**What you need to do**
A - Answer these questions about the wastewater treatment text, marking each answer (i), (ii) or (iii):
(i) What four keywords does the text say the term "wastewater treatment" contains?
(ii) Why, according to the text, can domestic wastewater not be used suitably?
(iii) What name does the text give to treated or untreated wastewater from a wastewater treatment plant?
B - Do these statements agree with the wastewater treatment text? Answer yes or no for each, and quote the deciding words.
(i) Wastewater treatment turns wastewater into effluent that can be discharged back into the environment.
(ii) Water bodies can accept all types of wastewater.
(iii) Water used for different purposes is of the same quality.
C - How would you rewrite the paragraph of the wastewater treatment text beginning "Our water bodies cannot accept" more briefly, keeping its main facts?
*** Text ***
After a quite long absence of updating this blog, I want to begin this March’s post with refreshing our knowledge about wastewater treatment. Let’s begin with one fundamental question: what is wastewater treatment?
In general, wastewater treatment is a process converting wastewater into effluent that can be discharged back into the environment. This terms contains at least four keywords, which are wastewater, effluent, converting process, and environment.
Wastewater is water that is no longer needed or is no longer suitable for use. Simple example of wastewater is domestic wastewater, which we found in everyday life. Domestic wastewater or municipal wastewater consists mostly grey water, blackwater, soap and detergent, and toiler papers. This wastewater cannot be used suitably because it contains toxin, chemicals, and pathogen that may harm our environment.
Our water bodies cannot accept all types of wastewater. Thus we need to convert the wastewater into a kind of water that water bodies can accept. Treated or untreated wastewater from wastewater treatment plant is called effluent.
Water from our environment will be used for various purposes. For example, the water is used for domestic supply, industrial supply, irrigation, aquaculture, and energy irrigation. Quality of water used for these purposes will be different.
Studies for the wastewater treatment implementation must address clearly the following aspects:
- Environmental impact studies on the receiving bodies
- Treatment objectives
- Treatment levels and removal efficiencies
The environmental impact studies is required to evaluate compliance with water the receiving body standards.
The removal of pollutants during treatment in order to reach a desired quality or required discharged standard is associated with the concepts of treatment level and treatment efficiency.
*** End of Text ***
*** Listed entries ***
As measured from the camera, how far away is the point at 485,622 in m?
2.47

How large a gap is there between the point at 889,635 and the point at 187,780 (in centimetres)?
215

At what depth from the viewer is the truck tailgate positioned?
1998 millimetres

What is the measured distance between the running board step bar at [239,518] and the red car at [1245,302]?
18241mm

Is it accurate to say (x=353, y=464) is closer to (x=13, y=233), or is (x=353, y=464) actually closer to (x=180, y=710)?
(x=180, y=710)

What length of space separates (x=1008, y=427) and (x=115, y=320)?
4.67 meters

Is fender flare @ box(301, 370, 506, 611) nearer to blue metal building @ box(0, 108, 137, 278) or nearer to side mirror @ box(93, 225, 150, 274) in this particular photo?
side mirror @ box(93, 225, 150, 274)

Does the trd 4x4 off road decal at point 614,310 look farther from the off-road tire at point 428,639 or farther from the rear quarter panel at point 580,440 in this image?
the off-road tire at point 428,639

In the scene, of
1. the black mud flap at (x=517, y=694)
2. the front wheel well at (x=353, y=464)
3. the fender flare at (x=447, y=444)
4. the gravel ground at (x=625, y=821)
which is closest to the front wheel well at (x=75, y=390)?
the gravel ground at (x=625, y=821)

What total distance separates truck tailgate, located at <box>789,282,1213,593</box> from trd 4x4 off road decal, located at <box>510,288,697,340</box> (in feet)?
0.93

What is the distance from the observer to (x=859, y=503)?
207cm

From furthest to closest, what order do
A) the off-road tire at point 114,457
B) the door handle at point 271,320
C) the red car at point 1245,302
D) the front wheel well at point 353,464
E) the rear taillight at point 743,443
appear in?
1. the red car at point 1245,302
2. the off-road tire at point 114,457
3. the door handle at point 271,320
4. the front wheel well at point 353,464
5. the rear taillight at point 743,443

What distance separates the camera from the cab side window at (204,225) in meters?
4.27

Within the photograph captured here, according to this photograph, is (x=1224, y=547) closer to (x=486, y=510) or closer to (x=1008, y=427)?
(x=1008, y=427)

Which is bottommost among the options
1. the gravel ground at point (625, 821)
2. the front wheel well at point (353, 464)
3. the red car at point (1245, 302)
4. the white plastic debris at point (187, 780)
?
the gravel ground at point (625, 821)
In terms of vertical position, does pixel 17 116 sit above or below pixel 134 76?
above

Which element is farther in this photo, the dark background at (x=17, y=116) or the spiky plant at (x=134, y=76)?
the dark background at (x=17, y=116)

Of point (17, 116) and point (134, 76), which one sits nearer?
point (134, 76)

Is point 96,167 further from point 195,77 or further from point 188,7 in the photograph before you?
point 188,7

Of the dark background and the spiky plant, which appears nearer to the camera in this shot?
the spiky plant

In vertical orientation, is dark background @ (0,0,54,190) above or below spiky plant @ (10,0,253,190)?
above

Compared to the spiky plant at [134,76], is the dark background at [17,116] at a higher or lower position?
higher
*** End of Listed entries ***
**Expected results**
A -
(i) Wastewater, effluent, converting process, and environment.
(ii) Because it contains toxin, chemicals, and pathogen that may harm our environment.
(iii) Effluent.

B -
(i) Yes: "wastewater treatment is a process converting wastewater into effluent that can be discharged back into the environment"
(ii) No: "Our water bodies cannot accept all types of wastewater."
(iii) No: "Quality of water used for these purposes will be different."

C - Because water bodies cannot accept every type of wastewater, it must be converted into water they can accept. Treated or untreated wastewater from a wastewater treatment plant is called effluent.